SHORT TASK>
Print the stretch of the piecemeal-litigation text from "The strain on" through "both forums proceed.", word for word.

TEXT SHOWN>
————

The third factor-avoiding piecemeal litigation-isn't neutral, however. The piecemeal factor “was paramount in Colorado River itself[.]” Moses H. Cone, 460 U.S. at 19. “‘Piecemeal litigation occurs when different tribunals consider the same issue, thereby duplicating efforts and possibly reaching different results.'” Leago v. Ricks, No. 20-cv-03297-NRN, 2021 WL 2650316, at *4 (D. Colo. June 28, 2021) (quoting Am. Int'l Underwriters, Inc. v. Cont'l Ins. Co., 843 F.2d 1253, 1258 (9th Cir. 1988)). When assessing this factor, courts consider the degree to which the issues overlap in the state court and federal court cases. See Foxfield Villa Assocs., 918 F.Supp.2d at 1199 (“[D]uplication of proceedings is almost certain to occur, as the issues being litigated in state court mirror those before the court in this action....[T]he issues and factual circumstances in both cases are nearly identical.”); Cassino v. JPMorgan Chase Bank Nat'l Ass'n, No. 20-cv-03228-RM-KLM, 2021 WL 3666964, at *5 (D. Colo. Aug. 17, 2021) (“[T]his Court would be considering many of the same issues as the state court....Therefore, due to the substantial risk of piecemeal litigation were this action to continue, the Court finds that this factor weighs heavily in favor of abstention.” (quotation cleaned up)); Tetra Tech Inc. v. Town of Lyons, 641 F.Supp.3d 1042, 1061-62 (D. Colo. 2022) (“[T]he Court finds that the relief Plaintiffs seek in this action . . . would certainly result in this Court considering the same issues that the state court has already ordered to be submitted to binding arbitration....[T]he Court finds this factor weighs significantly in favor of abstention.”).

Here, the state and federal cases turn on the same issues and factual circumstances, as the court already has outlined, See § III.B. Plaintiff's purchase of a used vehicle, disputes about accompanying documentation, and disputes about collection efforts for the affiliated loan fuel both the state and federal actions here. So, the cases turn on an identical underlying dispute. Indeed, the court demonstrated-in footnote six, above-that the claims in each one of plaintiff's ten counts in this case rely on allegations she also presented in state court. Such overlap suggests there's considerable risk of wasted judicial resources and potentially inconsistent results. See Health Care & Ret. Corp., 324 F.Supp.2d at 1206 (explaining that possibility of inconsistent results and the waste of court's and parties' resources justified staying the case to best promote judicial economy). And so, this factor heavily favors applying the Colorado River doctrine to stay or dismiss this case.

The strain on judicial resources is a weighty consideration in this case because plaintiff is a prolific filer. Even after United States Magistrate Judge James has made a considerable dent, there are still 39 plaintiff-filed motions pending to date-all filed in the last three months. This mountain of pending motions exceeds that of any other case on the court's docket. So, plaintiff not only asks this court to resolve the same underlying dispute as the state court, but she asks it to do so in a voluminous, resource-intensive fashion. Her prolific filing heightens the court's concern about the waste of judicial resources if the cases in both forums proceed.

————

SOURCE MATERIAL>
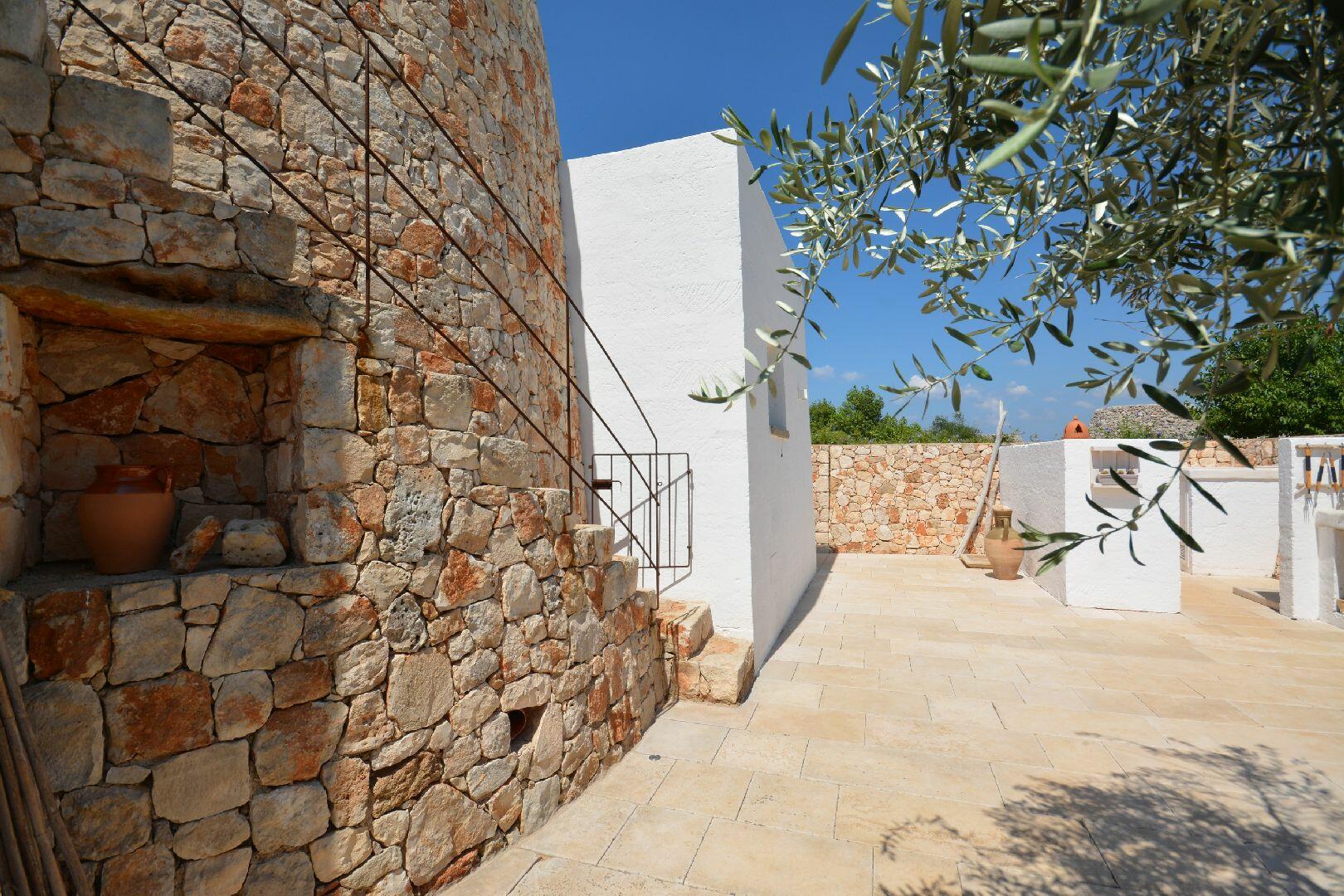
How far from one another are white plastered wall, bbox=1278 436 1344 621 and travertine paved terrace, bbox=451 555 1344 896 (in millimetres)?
908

————

ANSWER BELOW>
The strain on judicial resources is a weighty consideration in this case because plaintiff is a prolific filer. Even after United States Magistrate Judge James has made a considerable dent, there are still 39 plaintiff-filed motions pending to date-all filed in the last three months. This mountain of pending motions exceeds that of any other case on the court's docket. So, plaintiff not only asks this court to resolve the same underlying dispute as the state court, but she asks it to do so in a voluminous, resource-intensive fashion. Her prolific filing heightens the court's concern about the waste of judicial resources if the cases in both forums proceed.